▸ TRABAJO POR REALIZAR
Enumera todas las líneas del listado que aparece a continuación en las que figura la cadena "sign".

▸ REGISTROS LISTADOS
/---
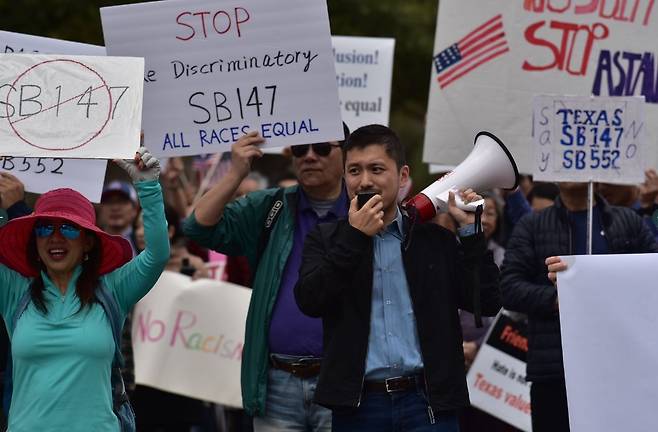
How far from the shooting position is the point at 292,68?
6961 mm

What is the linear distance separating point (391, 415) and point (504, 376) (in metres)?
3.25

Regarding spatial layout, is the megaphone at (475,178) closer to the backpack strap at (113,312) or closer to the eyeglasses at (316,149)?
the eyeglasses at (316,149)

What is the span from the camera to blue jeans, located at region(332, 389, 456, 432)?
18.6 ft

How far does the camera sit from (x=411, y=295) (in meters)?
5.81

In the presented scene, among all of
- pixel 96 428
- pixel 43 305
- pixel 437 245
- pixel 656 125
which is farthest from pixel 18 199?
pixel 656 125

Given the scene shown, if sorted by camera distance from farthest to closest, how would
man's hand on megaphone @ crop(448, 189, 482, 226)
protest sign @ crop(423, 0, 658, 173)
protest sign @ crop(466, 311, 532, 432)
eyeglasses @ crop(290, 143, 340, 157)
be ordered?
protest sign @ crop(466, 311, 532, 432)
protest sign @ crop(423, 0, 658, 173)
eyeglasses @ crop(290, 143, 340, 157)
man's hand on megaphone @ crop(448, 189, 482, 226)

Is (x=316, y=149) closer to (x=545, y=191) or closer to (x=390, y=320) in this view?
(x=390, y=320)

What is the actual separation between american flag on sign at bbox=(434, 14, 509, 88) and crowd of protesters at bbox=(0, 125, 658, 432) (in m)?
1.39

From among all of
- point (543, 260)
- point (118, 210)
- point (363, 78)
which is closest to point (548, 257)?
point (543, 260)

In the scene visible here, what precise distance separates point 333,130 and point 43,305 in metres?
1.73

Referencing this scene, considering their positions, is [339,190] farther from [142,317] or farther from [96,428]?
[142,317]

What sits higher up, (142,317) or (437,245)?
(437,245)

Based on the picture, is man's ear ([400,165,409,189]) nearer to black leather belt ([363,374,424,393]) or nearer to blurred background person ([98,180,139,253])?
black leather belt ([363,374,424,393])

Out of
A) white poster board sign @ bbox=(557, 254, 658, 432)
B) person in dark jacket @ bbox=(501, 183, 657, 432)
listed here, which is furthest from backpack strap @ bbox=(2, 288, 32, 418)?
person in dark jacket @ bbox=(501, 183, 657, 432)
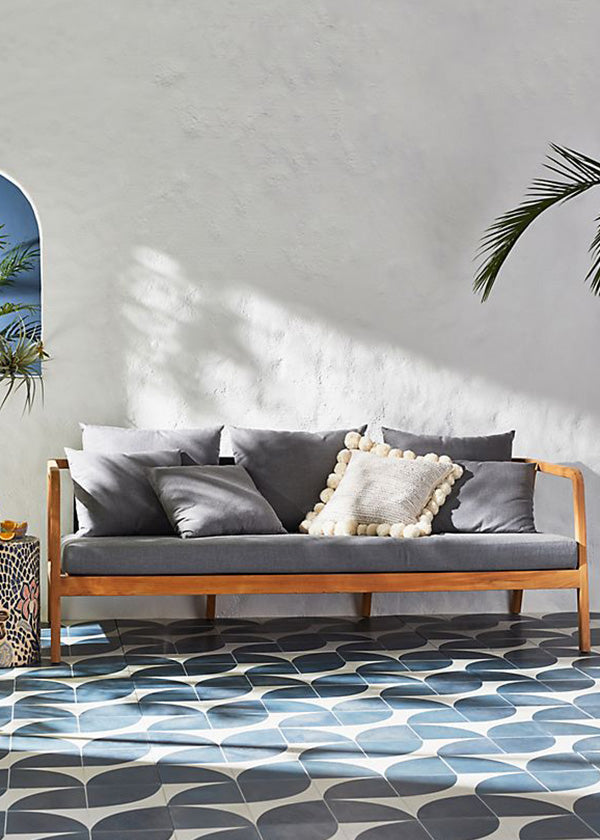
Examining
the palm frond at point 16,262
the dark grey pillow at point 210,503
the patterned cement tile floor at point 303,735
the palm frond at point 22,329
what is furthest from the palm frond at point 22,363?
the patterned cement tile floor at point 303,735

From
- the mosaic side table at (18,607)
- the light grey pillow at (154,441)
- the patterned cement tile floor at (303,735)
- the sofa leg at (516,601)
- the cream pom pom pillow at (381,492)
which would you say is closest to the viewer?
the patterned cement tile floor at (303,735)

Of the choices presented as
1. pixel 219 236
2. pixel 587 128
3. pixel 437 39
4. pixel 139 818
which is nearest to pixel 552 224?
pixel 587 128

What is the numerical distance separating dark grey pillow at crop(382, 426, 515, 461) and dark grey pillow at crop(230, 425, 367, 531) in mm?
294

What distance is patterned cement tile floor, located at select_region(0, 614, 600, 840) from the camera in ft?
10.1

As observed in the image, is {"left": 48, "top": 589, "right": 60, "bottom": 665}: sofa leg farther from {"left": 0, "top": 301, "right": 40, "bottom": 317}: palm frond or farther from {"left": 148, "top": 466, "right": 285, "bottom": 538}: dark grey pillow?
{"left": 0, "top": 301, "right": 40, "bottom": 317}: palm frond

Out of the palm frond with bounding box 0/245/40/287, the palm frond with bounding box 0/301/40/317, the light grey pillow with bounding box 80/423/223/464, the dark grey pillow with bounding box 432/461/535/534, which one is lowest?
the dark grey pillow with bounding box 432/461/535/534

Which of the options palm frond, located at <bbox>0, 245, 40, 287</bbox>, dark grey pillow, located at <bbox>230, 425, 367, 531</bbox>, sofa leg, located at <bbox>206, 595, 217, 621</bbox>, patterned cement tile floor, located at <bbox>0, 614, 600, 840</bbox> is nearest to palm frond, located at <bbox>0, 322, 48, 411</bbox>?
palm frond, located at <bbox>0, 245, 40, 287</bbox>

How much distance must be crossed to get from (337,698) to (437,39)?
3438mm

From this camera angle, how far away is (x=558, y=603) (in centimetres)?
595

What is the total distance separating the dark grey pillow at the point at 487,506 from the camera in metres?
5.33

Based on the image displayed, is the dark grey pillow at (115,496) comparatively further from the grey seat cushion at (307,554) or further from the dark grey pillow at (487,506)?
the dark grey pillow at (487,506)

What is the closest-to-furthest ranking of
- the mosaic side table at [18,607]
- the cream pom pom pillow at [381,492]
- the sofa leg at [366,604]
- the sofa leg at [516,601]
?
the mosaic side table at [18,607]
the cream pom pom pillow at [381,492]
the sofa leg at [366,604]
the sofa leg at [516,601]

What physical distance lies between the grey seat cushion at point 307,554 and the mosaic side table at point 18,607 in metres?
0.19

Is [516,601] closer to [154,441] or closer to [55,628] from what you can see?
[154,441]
\---
/---
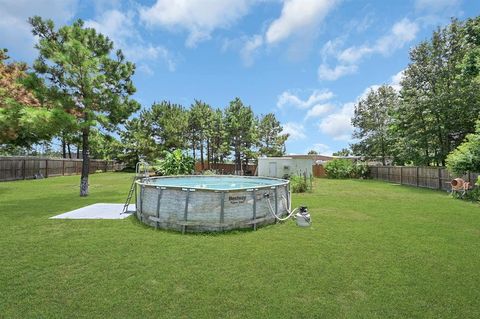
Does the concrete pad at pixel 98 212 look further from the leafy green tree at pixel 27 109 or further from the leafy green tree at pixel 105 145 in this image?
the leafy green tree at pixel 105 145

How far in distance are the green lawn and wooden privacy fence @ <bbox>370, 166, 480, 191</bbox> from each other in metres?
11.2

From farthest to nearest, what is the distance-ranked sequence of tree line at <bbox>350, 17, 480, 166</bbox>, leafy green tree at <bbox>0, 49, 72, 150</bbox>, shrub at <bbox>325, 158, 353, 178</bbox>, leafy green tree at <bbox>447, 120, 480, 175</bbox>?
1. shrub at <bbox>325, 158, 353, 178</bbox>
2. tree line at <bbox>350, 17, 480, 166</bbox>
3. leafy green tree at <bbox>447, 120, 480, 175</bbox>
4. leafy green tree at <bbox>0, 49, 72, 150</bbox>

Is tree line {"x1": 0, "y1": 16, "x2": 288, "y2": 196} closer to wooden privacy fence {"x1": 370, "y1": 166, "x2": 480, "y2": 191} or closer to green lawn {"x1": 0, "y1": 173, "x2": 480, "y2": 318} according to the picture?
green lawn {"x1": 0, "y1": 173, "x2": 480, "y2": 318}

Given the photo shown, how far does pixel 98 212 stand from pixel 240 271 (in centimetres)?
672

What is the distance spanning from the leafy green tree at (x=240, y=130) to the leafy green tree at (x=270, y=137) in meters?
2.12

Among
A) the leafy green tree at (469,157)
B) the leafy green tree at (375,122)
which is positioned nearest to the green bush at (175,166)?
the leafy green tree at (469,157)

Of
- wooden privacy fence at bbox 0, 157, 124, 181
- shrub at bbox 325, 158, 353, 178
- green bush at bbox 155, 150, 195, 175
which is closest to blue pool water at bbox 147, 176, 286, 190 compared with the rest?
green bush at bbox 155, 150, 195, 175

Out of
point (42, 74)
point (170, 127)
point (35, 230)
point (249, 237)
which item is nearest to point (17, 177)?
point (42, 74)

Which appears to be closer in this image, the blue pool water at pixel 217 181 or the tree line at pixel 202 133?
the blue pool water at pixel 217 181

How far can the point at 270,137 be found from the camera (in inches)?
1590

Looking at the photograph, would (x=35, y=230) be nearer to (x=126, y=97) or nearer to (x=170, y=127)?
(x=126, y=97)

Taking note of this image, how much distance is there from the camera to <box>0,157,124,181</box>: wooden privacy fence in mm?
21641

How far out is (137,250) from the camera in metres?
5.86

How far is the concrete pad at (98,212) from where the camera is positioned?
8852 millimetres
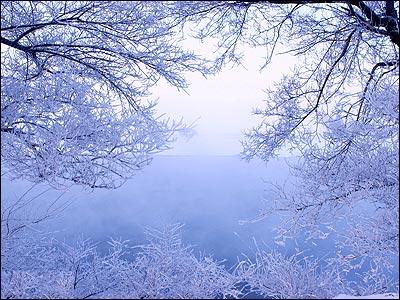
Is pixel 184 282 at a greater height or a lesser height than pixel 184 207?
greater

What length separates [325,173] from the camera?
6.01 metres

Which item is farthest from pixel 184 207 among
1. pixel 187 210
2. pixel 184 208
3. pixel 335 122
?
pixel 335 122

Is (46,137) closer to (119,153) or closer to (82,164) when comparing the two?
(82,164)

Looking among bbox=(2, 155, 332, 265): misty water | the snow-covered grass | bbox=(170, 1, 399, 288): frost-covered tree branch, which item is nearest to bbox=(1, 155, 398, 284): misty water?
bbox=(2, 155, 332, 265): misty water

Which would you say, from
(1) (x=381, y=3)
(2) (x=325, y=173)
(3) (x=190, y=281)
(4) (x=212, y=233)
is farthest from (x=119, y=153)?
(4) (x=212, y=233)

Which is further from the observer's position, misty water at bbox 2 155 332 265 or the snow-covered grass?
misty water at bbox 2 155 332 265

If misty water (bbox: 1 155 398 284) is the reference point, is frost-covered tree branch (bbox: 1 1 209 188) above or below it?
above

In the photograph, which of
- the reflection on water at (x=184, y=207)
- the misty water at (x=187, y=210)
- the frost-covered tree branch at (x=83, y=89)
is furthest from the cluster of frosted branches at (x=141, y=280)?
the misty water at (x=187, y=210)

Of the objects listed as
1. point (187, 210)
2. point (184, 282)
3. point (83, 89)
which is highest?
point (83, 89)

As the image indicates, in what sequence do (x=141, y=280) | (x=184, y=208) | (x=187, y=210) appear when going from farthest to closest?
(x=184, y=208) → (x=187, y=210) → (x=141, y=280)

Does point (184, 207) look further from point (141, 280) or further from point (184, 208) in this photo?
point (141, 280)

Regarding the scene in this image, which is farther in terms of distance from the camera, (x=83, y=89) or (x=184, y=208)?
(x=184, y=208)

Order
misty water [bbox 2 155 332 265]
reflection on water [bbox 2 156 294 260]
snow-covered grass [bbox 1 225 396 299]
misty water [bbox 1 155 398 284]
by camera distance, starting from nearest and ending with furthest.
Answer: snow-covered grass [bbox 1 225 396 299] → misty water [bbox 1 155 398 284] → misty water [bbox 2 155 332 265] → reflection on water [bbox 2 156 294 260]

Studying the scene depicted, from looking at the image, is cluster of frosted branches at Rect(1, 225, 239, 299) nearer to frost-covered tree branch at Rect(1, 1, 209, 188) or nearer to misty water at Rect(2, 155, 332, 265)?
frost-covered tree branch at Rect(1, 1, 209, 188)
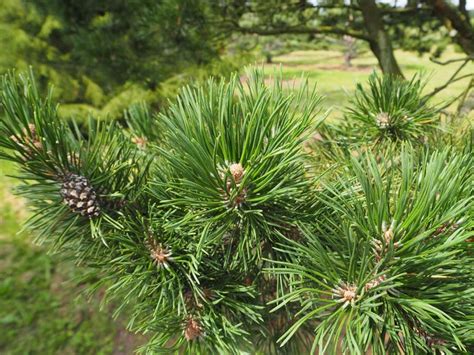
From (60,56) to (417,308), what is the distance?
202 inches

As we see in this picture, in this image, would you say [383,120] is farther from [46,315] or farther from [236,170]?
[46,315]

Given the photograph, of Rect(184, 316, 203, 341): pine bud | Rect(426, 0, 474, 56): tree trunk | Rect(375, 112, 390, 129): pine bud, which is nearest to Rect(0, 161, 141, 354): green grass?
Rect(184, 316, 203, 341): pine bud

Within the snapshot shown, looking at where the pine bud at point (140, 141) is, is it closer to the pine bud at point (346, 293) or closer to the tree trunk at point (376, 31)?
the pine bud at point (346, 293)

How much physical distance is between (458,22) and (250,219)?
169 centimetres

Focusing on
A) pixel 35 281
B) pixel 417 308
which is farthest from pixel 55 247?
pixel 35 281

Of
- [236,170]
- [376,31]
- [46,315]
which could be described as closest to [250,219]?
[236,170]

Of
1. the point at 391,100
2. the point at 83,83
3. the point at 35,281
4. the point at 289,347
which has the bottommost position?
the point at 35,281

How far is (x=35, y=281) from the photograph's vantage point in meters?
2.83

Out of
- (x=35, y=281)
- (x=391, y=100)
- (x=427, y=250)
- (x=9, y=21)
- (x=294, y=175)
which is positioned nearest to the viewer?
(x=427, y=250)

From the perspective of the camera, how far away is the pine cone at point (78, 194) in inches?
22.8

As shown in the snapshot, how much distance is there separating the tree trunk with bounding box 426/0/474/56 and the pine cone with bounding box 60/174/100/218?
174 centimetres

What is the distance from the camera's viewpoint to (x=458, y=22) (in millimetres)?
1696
\---
/---
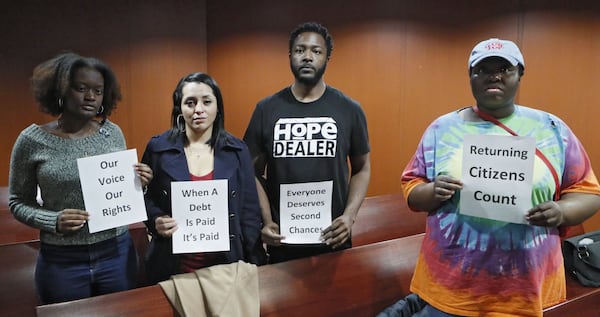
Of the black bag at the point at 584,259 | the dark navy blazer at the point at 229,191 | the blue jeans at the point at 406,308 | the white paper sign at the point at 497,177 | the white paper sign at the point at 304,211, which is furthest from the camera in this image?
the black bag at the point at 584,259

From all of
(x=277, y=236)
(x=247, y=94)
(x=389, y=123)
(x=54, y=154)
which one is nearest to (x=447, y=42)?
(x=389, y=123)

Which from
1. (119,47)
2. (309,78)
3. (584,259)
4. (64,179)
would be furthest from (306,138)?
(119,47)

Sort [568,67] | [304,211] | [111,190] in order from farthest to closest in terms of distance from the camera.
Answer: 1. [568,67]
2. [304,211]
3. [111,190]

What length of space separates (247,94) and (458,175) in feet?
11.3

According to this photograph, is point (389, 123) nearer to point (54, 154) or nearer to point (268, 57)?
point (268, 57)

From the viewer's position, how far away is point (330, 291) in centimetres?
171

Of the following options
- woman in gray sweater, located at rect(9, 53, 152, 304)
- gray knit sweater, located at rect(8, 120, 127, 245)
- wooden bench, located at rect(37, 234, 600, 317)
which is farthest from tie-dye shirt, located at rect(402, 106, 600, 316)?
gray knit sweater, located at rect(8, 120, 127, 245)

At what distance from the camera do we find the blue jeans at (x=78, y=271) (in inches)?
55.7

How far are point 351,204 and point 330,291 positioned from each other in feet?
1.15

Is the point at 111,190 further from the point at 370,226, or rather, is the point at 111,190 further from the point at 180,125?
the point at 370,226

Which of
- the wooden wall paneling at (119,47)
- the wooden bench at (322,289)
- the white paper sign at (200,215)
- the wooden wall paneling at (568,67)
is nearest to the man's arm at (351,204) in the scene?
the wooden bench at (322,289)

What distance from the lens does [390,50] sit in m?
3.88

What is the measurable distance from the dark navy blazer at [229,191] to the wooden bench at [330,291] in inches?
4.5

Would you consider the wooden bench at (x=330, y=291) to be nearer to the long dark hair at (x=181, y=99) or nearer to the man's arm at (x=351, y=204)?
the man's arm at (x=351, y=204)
\---
▸ SOLUCIÓN
protest sign @ crop(423, 0, 658, 173)
protest sign @ crop(466, 311, 532, 432)
protest sign @ crop(466, 311, 532, 432)
protest sign @ crop(423, 0, 658, 173)
What is the actual separation between american flag on sign at bbox=(434, 14, 509, 88) and crowd of protesters at bbox=(0, 125, 658, 432) (in m)?
A) white poster board sign @ bbox=(557, 254, 658, 432)
Of the black bag at the point at 584,259 | the dark navy blazer at the point at 229,191 | the blue jeans at the point at 406,308 | the white paper sign at the point at 497,177 | the white paper sign at the point at 304,211, which is furthest from the camera in this image?
- the white paper sign at (200,215)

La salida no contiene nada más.